Given text =>
============================================================

# What’s this bottle worth?



## kenmill (Oct 13, 2017)

Sent from my iPhone using Tapatalk


----------



## botlguy (Oct 14, 2017)

I don't mean to be smart guy here but it's worth what someone else is willing to give and you're willing to take. I wouldn't give you a buck for it, I don't care for milk bottles and I live a continent away. It's value would typically be determined by a collector of items from that locality. Hopefully someone here can give you definitive information instead of my drivel.
Jim S


----------



## hemihampton (Oct 14, 2017)

I know obscure Milk bottles from very small towns can get $100 or more. Usually a Milk from a big city will be more common with less value like around $5-$10. Don't know about yours. LEON


----------



## Ken_Riser (Oct 18, 2017)

kenmill said:


> Sent from my iPhone using Tapatalk


That a pontail on a milk jug or where they broke it of blow tube or machine never seen a pontail on a milk jug I have a good pontail example if you don't know what pontail is


Sent from my Moto E (4) using Tapatalk


----------



## Ken_Riser (Oct 18, 2017)

That's a pontail
	

	
	
		
		

		
		
	


	




Sent from my Moto E (4) using Tapatalk


----------



## Ken_Riser (Oct 18, 2017)

Ken_Riser said:


> That's a pontail
> 
> 
> 
> ...


Oos to much glare can you see t bottom of bottle no flash should be better








Sent from my Moto E (4) using Tapatalk


----------



## Ken_Riser (Oct 18, 2017)

Ken_Riser said:


> Oos to much glare can you see t bottom of bottle no flash should be better
> 
> 
> 
> ...


Much better sorry still to this day have no idea what kind bottle I have unusual pontail very big for a small bottle unusual thread on cap to thick ass bottle 

Sent from my Moto E (4) using Tapatalk


----------



## coreya (Oct 18, 2017)

============================================================

Tasks to complete =>
(a) In the milk bottle thread, write out the part that begins with the words "Much better sorry" and ends with "coreya (Oct 18, 2017)", changing "unusual" to "odd".
(b) Do these statements agree with the milk bottle thread? Answer yes or no for each, quoting the words that decide it. (i) hemihampton says a milk bottle from a big city is usually worth around $5-$10. (ii) botlguy says he would pay a dollar for the bottle. (iii) Ken_Riser says he has seen a pontail on a milk jug before.

Data section =>
============================================================

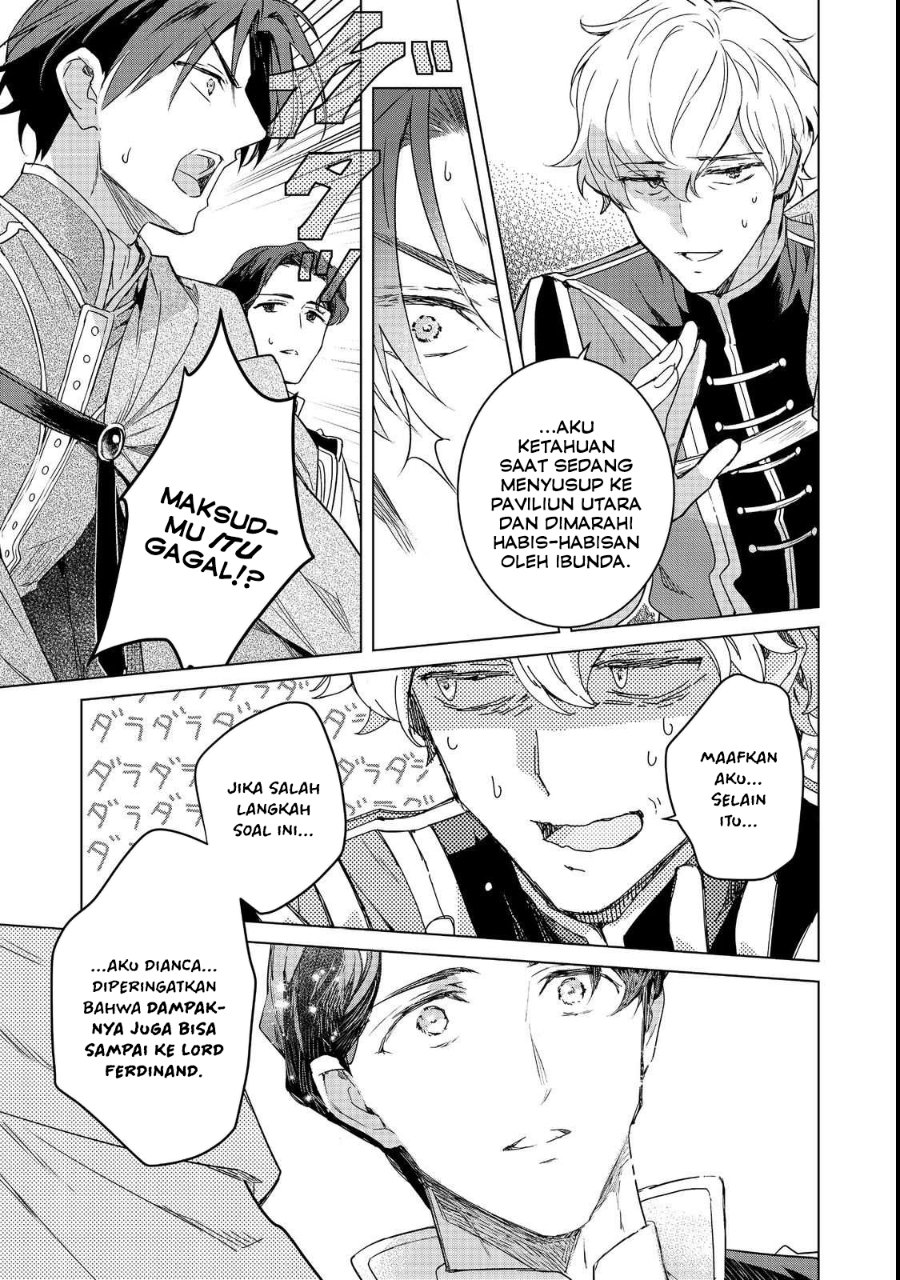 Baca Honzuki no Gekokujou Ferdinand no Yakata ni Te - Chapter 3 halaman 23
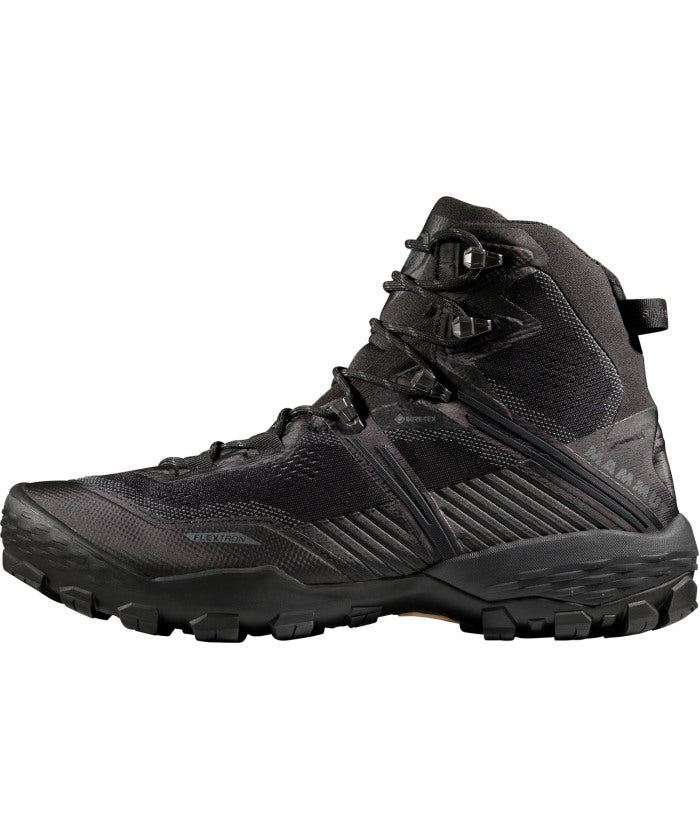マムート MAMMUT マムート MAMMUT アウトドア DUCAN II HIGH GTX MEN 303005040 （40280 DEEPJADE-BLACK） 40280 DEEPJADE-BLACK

============================================================

Outputs by task =>
(a)
Much better sorry still to this day have no idea what kind bottle I have odd pontail very big for a small bottle odd thread on cap to thick ass bottle 

Sent from my Moto E (4) using Tapatalk


----------



## coreya (Oct 18, 2017)

(b)
(i) Yes: "Usually a Milk from a big city will be more common with less value like around $5-$10."
(ii) No: "I wouldn't give you a buck for it"
(iii) No: "never seen a pontail on a milk jug"